Es inevitable, para mí, interrelacionar el fútbol y la poesía, por ello he buscado al respecto estos “relatos” sutiles:
- “La poesía es un arma cargada de futuro, y también la pelota, cuando se reparte entre todos”. (Gabriel Celaya).
- “Vi ángeles correr tras un balón en los suburbios de Nueva York, y el gol fue un aullido contra la soledad”. (Allen Ginsberg).
- “El balón rueda como planeta negro perseguido por botas blancas. Un gol nuestro abre la herida de la historia”. (Aimé Césaire).

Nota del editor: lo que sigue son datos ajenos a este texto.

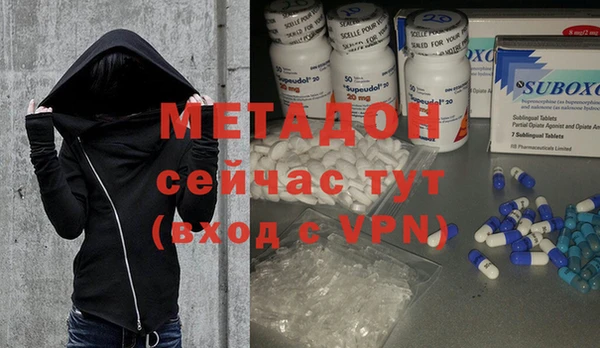 спайс Балахна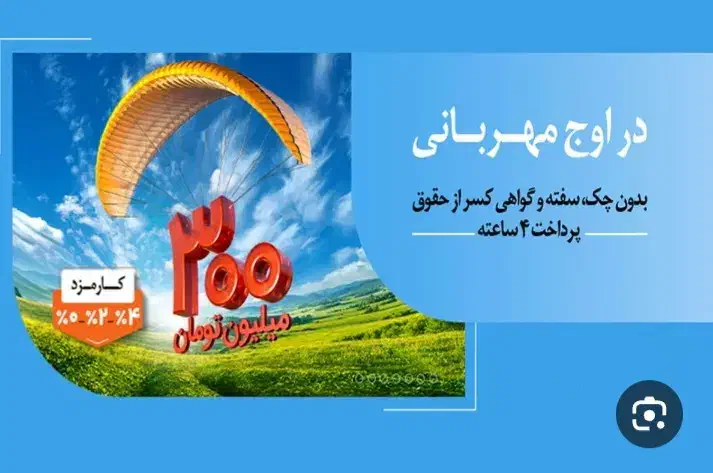 وام بانک ملی ۳۰۰ میلیون ۲۴ ساعته|خدمات مالی، حسابداری، بیمه|مشهد, شهید رضوی|دیوار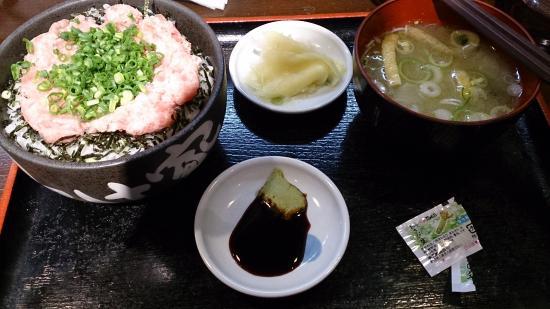 Sawayaka, Shizuoka Ikeda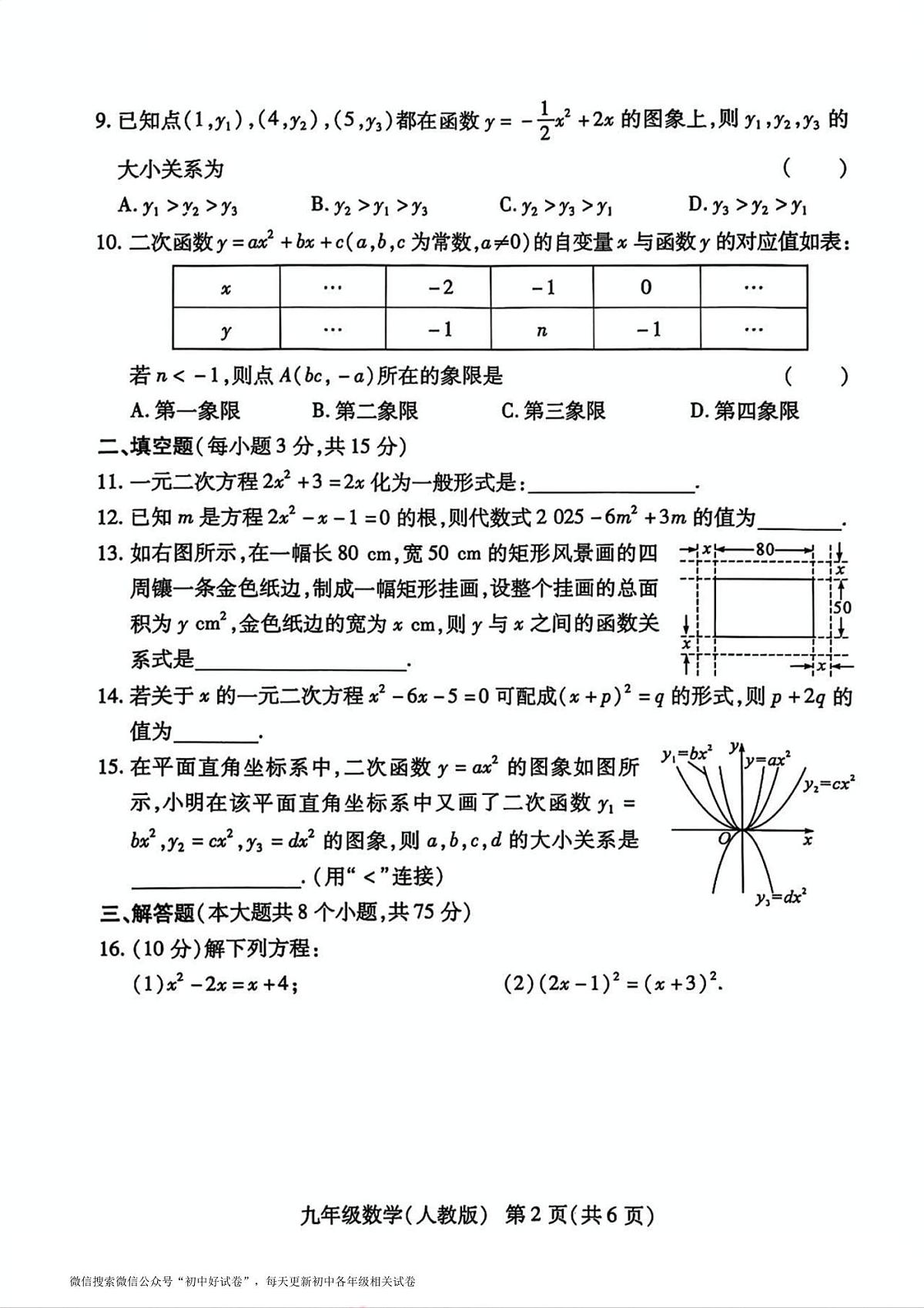 河南名校联考2025-2026九上第一次月考数学试卷及答案（人教版）第2页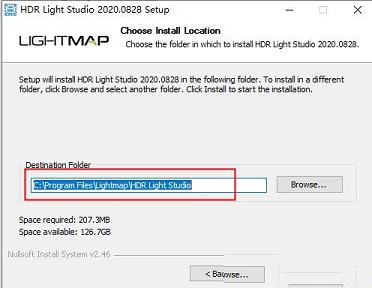 HDR Light Studio v7.1.0.2020.0828(附安装教程)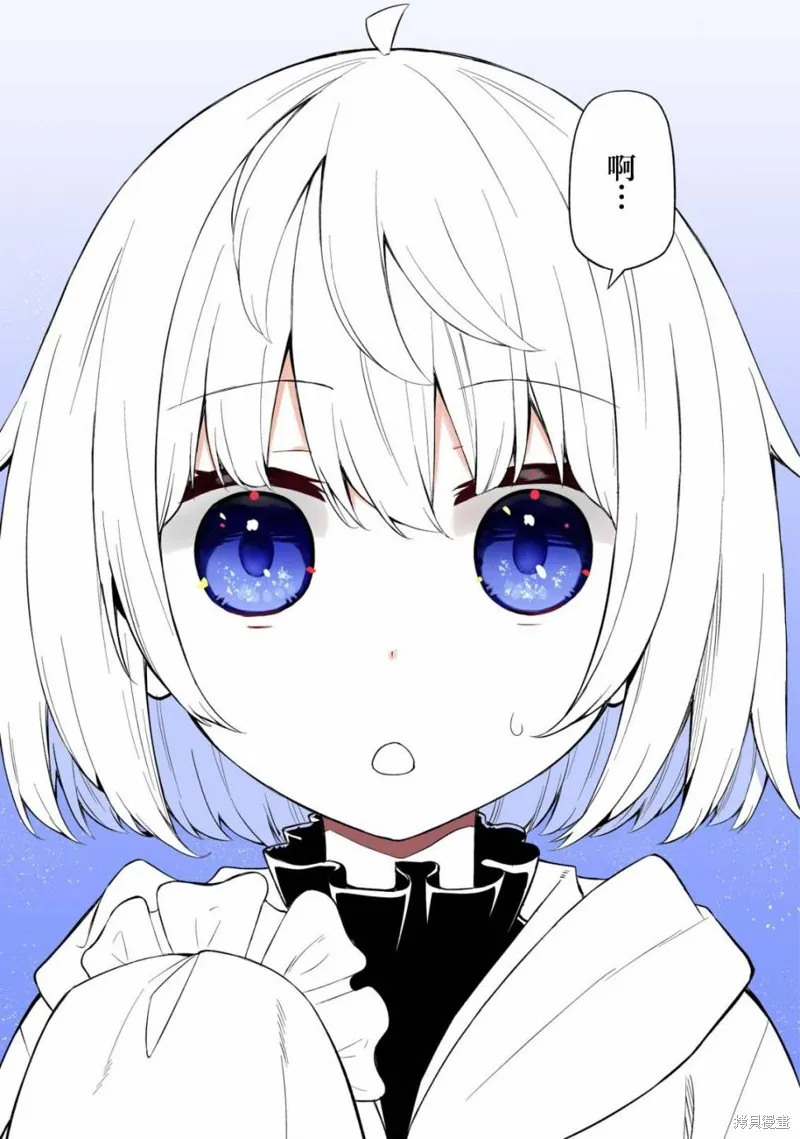 魔王千金的教育者,第05话,第27张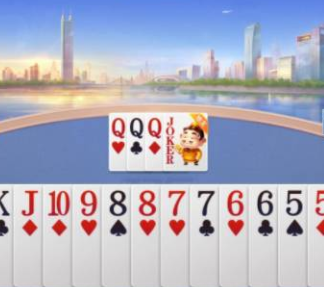 QQ截图20231204084427 QQ截图20231204084427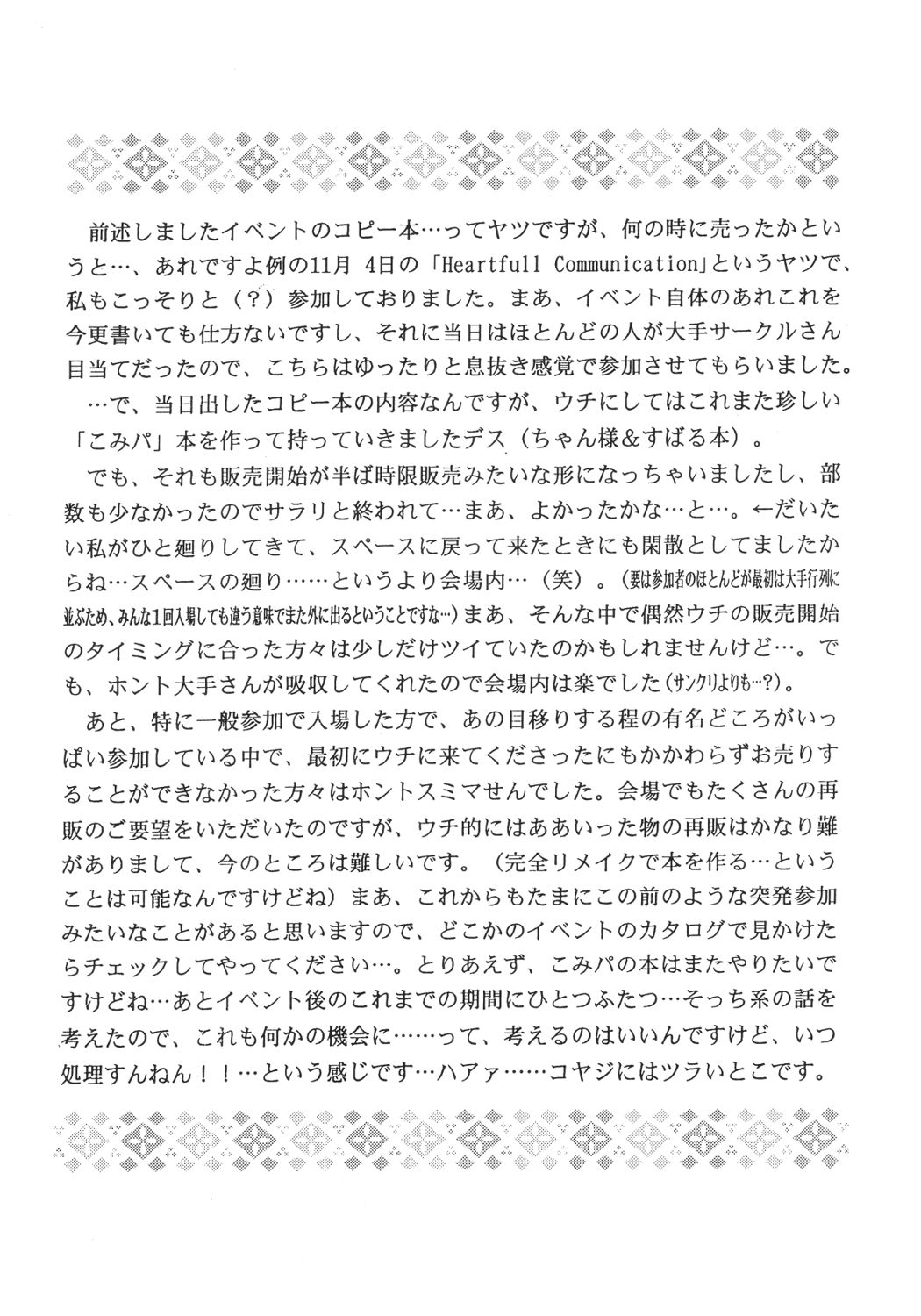 Masakazu page 5 full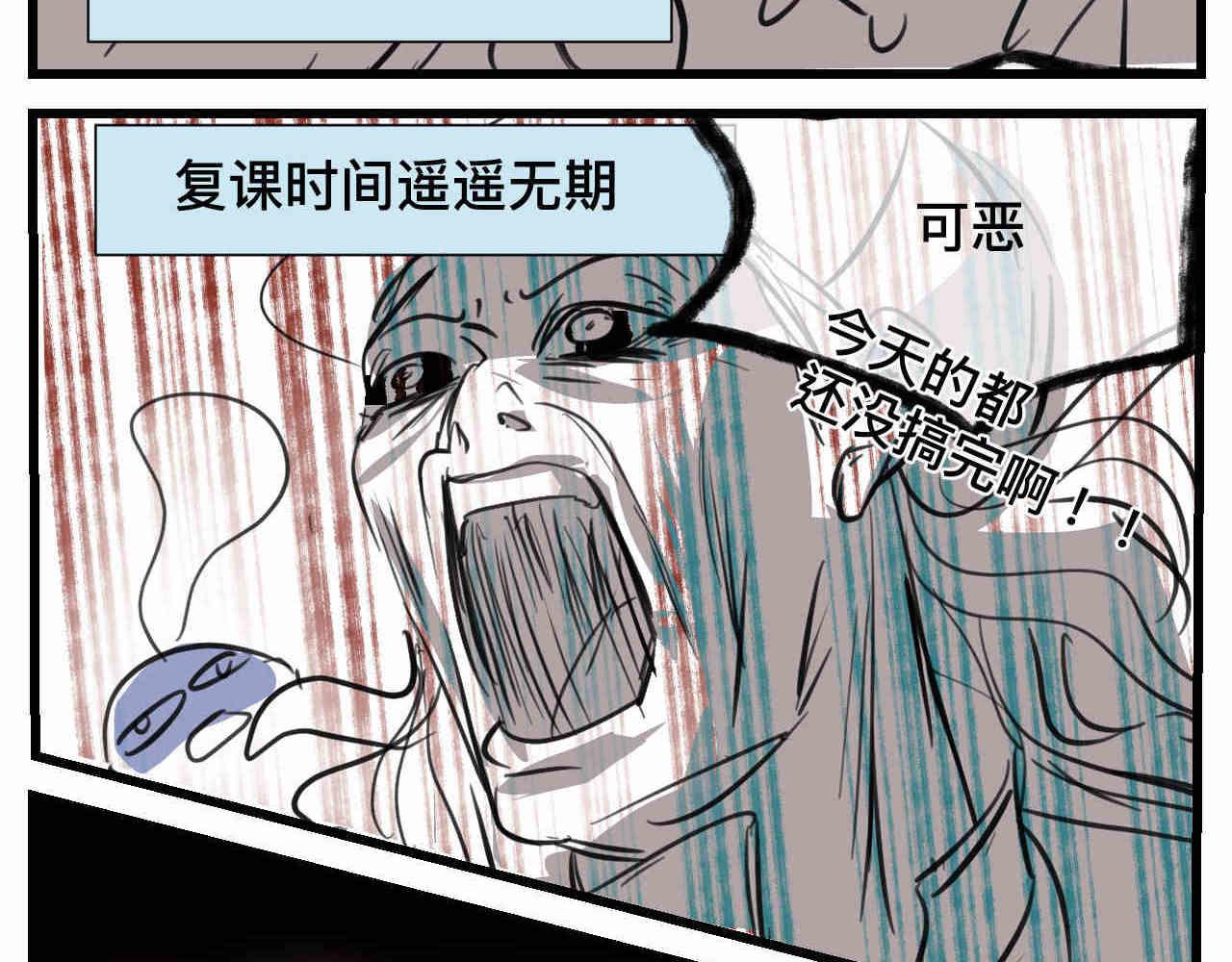 103.复课了4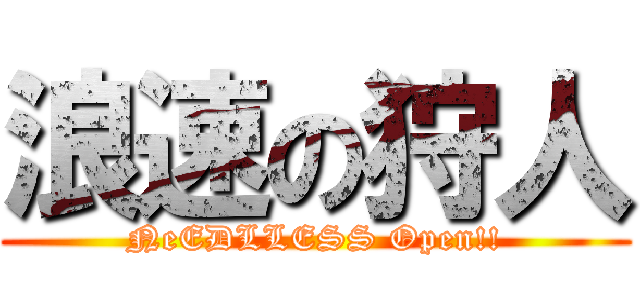 浪速の狩人 (NeEDLLESS Open!!)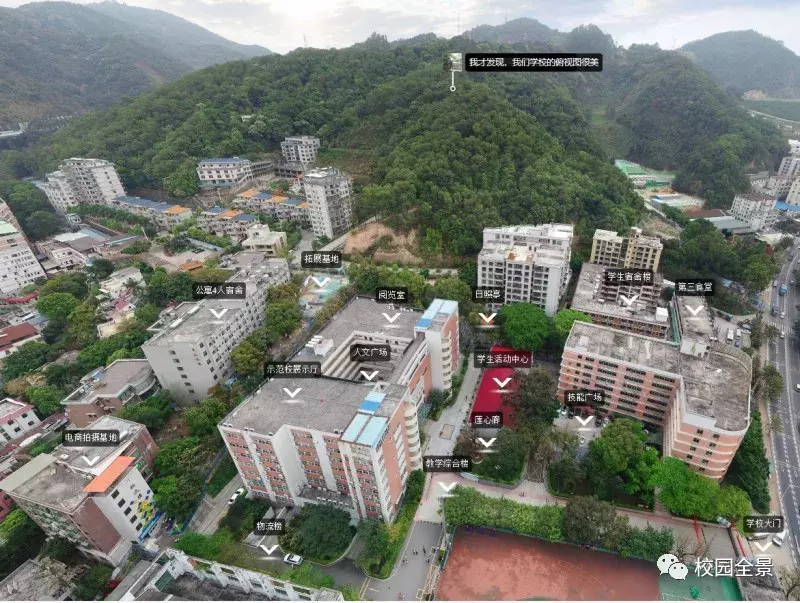 广州交通职业技术学校（广州市交通技师学院）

- “El balón escribe signos en el césped, caligrafía de cuerpos que nadie puede borrar”. (Antonio Ramos Rosa).
- “En el minuto 93 la literatura se parece al fútbol: se gana o se pierde con una sola frase”. (Roberto Bolaño).
- “Los muchachos patean la pelota, yo pateo la tristeza. Ambos rebotan, ambos vuelven”. (Alfonsina Storni).
- “Un balón cruza la noche como palabra sin lengua. Nadie lo atrapa, todos lo siguen”. (Paul Celan).
La poesía sobre fútbol ha quedado siempre en los márgenes, y por eso sorprende: hay una riqueza escondida que va desde lo épico hasta lo íntimo, desde lo popular hasta lo crítico. Es como otra historia del fútbol, contada desde el verso. Una historia donde importan tanto los goles como la infancia, el barrio, la derrota, la voz colectiva. Que sigan rodando las palabras como la pelota.